• _Work request A_: In the passage on Gide's L'Immoraliste, how did Gide describe the novel in his July 1902 letter to a friend?
• _Work request B_: Extend the passage on Gide's L'Immoraliste, picking up right after its final sentence.

• _Document extract_:
◆ ◆ ◆ ◆ ◆ ◆ ◆

Profiting from the teaching of Nietzsche and the example of Wilde, Michel seeks to define himself by trying to divest his instinctive self of the accretions of culture. In other words, he chooses "the old Adam" as the authentic man and opposes sincerity to morality. Deliberately (though half resisting in the beginning, and then acquiring momentum as he progresses), he lives a dangerous experiment already outlined in the Nourritures terrestres. To a friend in July 1902 Gide admitted that the two books were fundamentally the same, the story of L'Immoraliste being born between the lines of the Nourritures. In the same letter he described the novel as "full of bitter ashes, of dried tears, and of derision." Like the immediately preceding works, this first novel is a study in individuality; and, in so far as it can be summed up in Michel's disabused maxim that "Knowing how to free oneself is nothing; the difficult thing is knowing how to be free," it forms a critique of the doctrine expressed in the dithyrambic work of 1897. In Gide's original self-liberation he had intentionally cast off all restraint; but immediately he had recognized that discipline was inseparable from true freedom.

◆ ◆ ◆ ◆ ◆ ◆ ◆

• _Input data_:
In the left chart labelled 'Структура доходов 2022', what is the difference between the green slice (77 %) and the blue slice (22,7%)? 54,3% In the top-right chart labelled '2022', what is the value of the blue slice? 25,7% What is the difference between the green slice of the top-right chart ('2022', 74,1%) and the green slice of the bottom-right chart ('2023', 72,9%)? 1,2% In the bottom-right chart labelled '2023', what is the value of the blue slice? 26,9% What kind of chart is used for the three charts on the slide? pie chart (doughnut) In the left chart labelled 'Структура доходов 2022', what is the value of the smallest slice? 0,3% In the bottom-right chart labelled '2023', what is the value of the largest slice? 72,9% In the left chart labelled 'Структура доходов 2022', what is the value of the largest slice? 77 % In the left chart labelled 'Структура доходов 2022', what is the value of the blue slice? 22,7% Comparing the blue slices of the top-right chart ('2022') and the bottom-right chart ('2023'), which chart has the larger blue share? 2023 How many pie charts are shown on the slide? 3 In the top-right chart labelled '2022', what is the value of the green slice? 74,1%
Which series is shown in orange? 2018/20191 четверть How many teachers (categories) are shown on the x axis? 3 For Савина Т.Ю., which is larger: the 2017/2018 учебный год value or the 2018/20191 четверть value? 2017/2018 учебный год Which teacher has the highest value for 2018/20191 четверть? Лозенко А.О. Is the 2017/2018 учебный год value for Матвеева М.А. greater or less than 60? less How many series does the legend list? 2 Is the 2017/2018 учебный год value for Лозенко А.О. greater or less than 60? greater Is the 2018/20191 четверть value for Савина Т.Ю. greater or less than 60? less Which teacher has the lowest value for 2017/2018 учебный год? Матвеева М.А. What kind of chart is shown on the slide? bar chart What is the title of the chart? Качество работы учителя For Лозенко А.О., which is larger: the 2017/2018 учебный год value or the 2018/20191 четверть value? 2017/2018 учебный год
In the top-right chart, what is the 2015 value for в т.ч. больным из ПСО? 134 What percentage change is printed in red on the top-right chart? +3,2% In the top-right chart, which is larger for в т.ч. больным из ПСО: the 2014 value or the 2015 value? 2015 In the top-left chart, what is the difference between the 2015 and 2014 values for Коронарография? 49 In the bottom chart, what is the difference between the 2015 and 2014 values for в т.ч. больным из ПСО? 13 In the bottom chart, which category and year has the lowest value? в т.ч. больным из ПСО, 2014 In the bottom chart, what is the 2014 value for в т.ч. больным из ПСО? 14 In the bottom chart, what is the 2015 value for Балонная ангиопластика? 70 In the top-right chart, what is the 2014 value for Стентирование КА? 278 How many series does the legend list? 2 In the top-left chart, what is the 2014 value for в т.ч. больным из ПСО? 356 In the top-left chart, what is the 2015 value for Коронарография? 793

◆ ◆ ◆ ◆ ◆ ◆ ◆

• _Task output A_: He described it as "full of bitter ashes, of dried tears, and of derision."

• _Task output B_:
It is most important that in the course of writing his novel Andre Gide discovered the individualist anarchism of Max Stirner. Under that name the German Johann Kaspar Schmidt had advocated as early as 1845 the liberation of the individual from all social and moral bonds, total amoralism, and the complete supremacy of the individual. His major work, Der Einzige und sein Eigenthum, appeared in French in 1900 as L'Unique et sa propriete and in English seven years later as The Ego and His Own. Gide's review of the French edition came out in the Ermitage in early 1900 as one of his "Lettres a Angele"; at the end its composition is dated 10 December 1899-that is, ten months before the completion of L'Immoraliste. Hence Stirner may have contributed to the novel quite as much as Zarathustra did, for the review begins thus: "In connection with Stirner rather than with Nietzsche, I wish to speak to you briefly of 'the dangers of individualism.' I fear, Angele, I fear the failures of individualism as much as all other failures. Let us leave failures and the second-rate to established religions; they will be better off; we too. Consequently let us not urge toward individualism what has nothing individual about it; the result would be woeful." And it ends with this exhortation: "For pity's sake, no individualism! For the sake of individuals. Never encourage great men; and as for the others: discourage! discourage! . . ." It is certainly possible to see Michel as an anarchist of the Stirner type, a failure of individualism because he had no individuality worth developing.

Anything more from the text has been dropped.